> WHAT YOU SHOULD DO
Reproduce only the items from the line with "y CNTE Ricardo" to the line with "puma basket platform ow puma", inclusive, changing "negociación" to "diálogo" and leaving everything else unaltered.

*** Opening RECORDS SUPPLIED ***

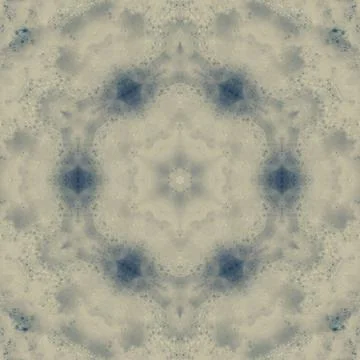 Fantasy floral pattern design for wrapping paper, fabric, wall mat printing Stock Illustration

*** Closing RECORDS SUPPLIED ***
*** Opening RECORDS SUPPLIED ***

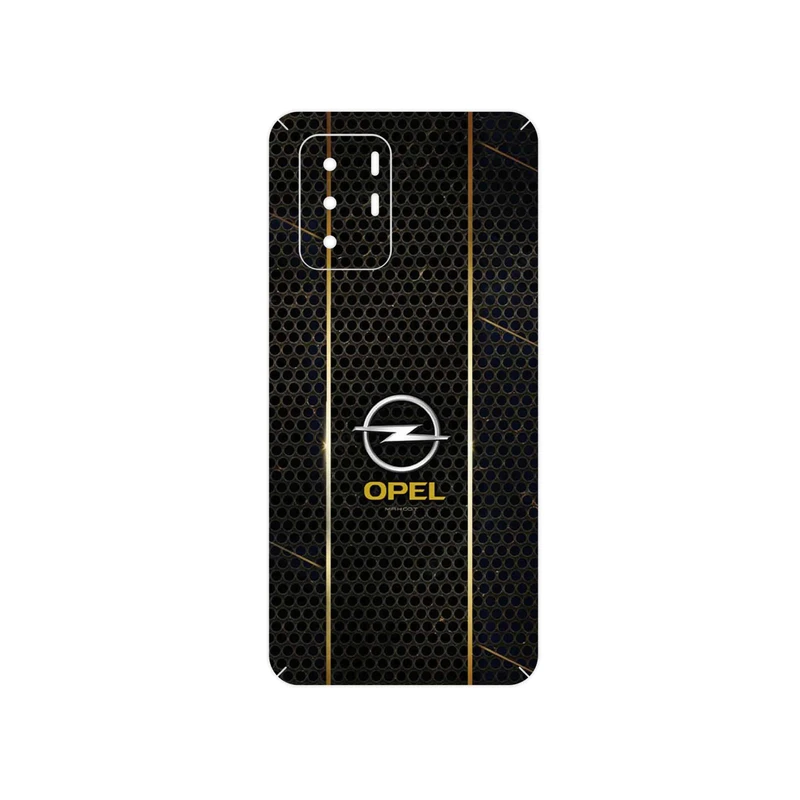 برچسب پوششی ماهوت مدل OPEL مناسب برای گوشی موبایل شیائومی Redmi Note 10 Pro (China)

*** Closing RECORDS SUPPLIED ***
*** Opening RECORDS SUPPLIED ***

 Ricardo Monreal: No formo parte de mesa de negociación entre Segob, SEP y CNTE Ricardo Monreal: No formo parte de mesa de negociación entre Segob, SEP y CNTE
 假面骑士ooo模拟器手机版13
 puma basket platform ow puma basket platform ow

*** Closing RECORDS SUPPLIED ***

> ANSWER SECTION
 Ricardo Monreal: No formo parte de mesa de diálogo entre Segob, SEP y CNTE Ricardo Monreal: No formo parte de mesa de diálogo entre Segob, SEP y CNTE
 假面骑士ooo模拟器手机版13
 puma basket platform ow puma basket platform ow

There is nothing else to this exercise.